● Problem: Rewrite all of the rows below, replacing "dark water" with "murky water" and leaving everything else unchanged.

● Records shown:
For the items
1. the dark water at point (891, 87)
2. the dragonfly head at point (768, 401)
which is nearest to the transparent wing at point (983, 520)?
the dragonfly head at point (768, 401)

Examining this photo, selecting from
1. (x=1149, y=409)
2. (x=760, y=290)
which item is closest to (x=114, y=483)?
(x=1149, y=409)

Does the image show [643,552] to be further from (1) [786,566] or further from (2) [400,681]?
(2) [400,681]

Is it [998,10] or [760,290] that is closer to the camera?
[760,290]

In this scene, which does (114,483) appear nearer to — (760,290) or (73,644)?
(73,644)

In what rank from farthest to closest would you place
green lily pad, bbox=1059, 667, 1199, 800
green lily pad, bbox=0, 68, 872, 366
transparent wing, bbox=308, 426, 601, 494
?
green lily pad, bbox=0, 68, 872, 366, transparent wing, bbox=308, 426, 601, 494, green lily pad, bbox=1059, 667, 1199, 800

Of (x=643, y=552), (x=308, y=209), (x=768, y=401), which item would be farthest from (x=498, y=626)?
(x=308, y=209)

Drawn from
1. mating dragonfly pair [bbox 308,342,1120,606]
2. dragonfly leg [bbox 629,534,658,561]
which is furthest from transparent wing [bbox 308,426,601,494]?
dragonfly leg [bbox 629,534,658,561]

● Problem solution:
For the items
1. the murky water at point (891, 87)
2. the dragonfly head at point (768, 401)
which is nearest to the transparent wing at point (983, 520)?
the dragonfly head at point (768, 401)

Examining this photo, selecting from
1. (x=1149, y=409)
2. (x=760, y=290)
which item is closest to (x=114, y=483)?
(x=1149, y=409)

Does the image show [643,552] to be further from (1) [786,566] or further from (2) [400,681]?
(2) [400,681]

Is it [998,10] or [760,290] that is closer to the camera?
[760,290]

In this scene, which does (114,483) appear nearer to — (760,290) or (73,644)?
(73,644)

In what rank from farthest to closest would you place
green lily pad, bbox=1059, 667, 1199, 800
green lily pad, bbox=0, 68, 872, 366
transparent wing, bbox=308, 426, 601, 494
?
green lily pad, bbox=0, 68, 872, 366, transparent wing, bbox=308, 426, 601, 494, green lily pad, bbox=1059, 667, 1199, 800

Of (x=643, y=552), (x=308, y=209), (x=768, y=401), which item would be farthest from (x=498, y=626)?
(x=308, y=209)

Drawn from
1. mating dragonfly pair [bbox 308,342,1120,606]
2. dragonfly leg [bbox 629,534,658,561]
which is furthest from transparent wing [bbox 308,426,601,494]?
dragonfly leg [bbox 629,534,658,561]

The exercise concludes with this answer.